Stored items =

'''

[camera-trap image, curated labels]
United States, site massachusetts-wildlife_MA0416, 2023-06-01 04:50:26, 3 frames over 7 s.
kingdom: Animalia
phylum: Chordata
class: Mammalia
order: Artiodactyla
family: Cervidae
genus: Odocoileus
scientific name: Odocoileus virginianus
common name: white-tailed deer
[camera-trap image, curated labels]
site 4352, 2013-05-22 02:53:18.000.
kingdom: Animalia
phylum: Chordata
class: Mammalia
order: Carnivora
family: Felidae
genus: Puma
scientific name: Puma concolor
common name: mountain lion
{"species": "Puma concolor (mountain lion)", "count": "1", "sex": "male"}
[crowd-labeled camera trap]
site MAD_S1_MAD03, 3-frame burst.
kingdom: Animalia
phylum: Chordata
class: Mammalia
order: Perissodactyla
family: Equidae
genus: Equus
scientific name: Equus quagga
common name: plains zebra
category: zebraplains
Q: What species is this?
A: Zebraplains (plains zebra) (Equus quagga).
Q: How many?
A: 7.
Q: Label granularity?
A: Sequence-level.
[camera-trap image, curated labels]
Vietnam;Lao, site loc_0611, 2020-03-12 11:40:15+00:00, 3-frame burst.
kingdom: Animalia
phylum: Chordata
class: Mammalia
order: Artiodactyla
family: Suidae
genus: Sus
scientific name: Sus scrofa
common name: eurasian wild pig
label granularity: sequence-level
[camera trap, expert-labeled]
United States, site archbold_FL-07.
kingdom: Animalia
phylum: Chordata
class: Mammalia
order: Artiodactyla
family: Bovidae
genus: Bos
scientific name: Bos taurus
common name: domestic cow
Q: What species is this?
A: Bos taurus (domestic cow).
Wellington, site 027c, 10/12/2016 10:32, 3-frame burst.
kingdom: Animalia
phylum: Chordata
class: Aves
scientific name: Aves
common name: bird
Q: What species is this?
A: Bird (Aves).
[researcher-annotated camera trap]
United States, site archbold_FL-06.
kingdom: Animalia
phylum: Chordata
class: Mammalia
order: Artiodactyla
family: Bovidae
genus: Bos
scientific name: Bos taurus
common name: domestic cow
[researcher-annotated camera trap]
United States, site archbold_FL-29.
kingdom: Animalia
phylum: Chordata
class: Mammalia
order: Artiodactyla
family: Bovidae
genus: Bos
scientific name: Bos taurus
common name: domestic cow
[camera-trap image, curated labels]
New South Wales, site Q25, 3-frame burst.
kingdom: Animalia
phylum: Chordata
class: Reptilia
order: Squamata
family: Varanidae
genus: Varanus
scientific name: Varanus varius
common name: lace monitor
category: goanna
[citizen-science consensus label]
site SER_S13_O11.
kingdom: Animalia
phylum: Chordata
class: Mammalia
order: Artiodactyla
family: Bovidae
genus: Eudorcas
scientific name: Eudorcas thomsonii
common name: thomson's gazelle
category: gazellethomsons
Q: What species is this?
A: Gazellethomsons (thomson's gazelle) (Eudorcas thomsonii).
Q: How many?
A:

'''

Aim of the task =
Copy each line of the entries exactly.

Task result =
[camera-trap image, curated labels]
United States, site massachusetts-wildlife_MA0416, 2023-06-01 04:50:26, 3 frames over 7 s.
kingdom: Animalia
phylum: Chordata
class: Mammalia
order: Artiodactyla
family: Cervidae
genus: Odocoileus
scientific name: Odocoileus virginianus
common name: white-tailed deer
[camera-trap image, curated labels]
site 4352, 2013-05-22 02:53:18.000.
kingdom: Animalia
phylum: Chordata
class: Mammalia
order: Carnivora
family: Felidae
genus: Puma
scientific name: Puma concolor
common name: mountain lion
{"species": "Puma concolor (mountain lion)", "count": "1", "sex": "male"}
[crowd-labeled camera trap]
site MAD_S1_MAD03, 3-frame burst.
kingdom: Animalia
phylum: Chordata
class: Mammalia
order: Perissodactyla
family: Equidae
genus: Equus
scientific name: Equus quagga
common name: plains zebra
category: zebraplains
Q: What species is this?
A: Zebraplains (plains zebra) (Equus quagga).
Q: How many?
A: 7.
Q: Label granularity?
A: Sequence-level.
[camera-trap image, curated labels]
Vietnam;Lao, site loc_0611, 2020-03-12 11:40:15+00:00, 3-frame burst.
kingdom: Animalia
phylum: Chordata
class: Mammalia
order: Artiodactyla
family: Suidae
genus: Sus
scientific name: Sus scrofa
common name: eurasian wild pig
label granularity: sequence-level
[camera trap, expert-labeled]
United States, site archbold_FL-07.
kingdom: Animalia
phylum: Chordata
class: Mammalia
order: Artiodactyla
family: Bovidae
genus: Bos
scientific name: Bos taurus
common name: domestic cow
Q: What species is this?
A: Bos taurus (domestic cow).
Wellington, site 027c, 10/12/2016 10:32, 3-frame burst.
kingdom: Animalia
phylum: Chordata
class: Aves
scientific name: Aves
common name: bird
Q: What species is this?
A: Bird (Aves).
[researcher-annotated camera trap]
United States, site archbold_FL-06.
kingdom: Animalia
phylum: Chordata
class: Mammalia
order: Artiodactyla
family: Bovidae
genus: Bos
scientific name: Bos taurus
common name: domestic cow
[researcher-annotated camera trap]
United States, site archbold_FL-29.
kingdom: Animalia
phylum: Chordata
class: Mammalia
order: Artiodactyla
family: Bovidae
genus: Bos
scientific name: Bos taurus
common name: domestic cow
[camera-trap image, curated labels]
New South Wales, site Q25, 3-frame burst.
kingdom: Animalia
phylum: Chordata
class: Reptilia
order: Squamata
family: Varanidae
genus: Varanus
scientific name: Varanus varius
common name: lace monitor
category: goanna
[citizen-science consensus label]
site SER_S13_O11.
kingdom: Animalia
phylum: Chordata
class: Mammalia
order: Artiodactyla
family: Bovidae
genus: Eudorcas
scientific name: Eudorcas thomsonii
common name: thomson's gazelle
category: gazellethomsons
Q: What species is this?
A: Gazellethomsons (thomson's gazelle) (Eudorcas thomsonii).
Q: How many?
A:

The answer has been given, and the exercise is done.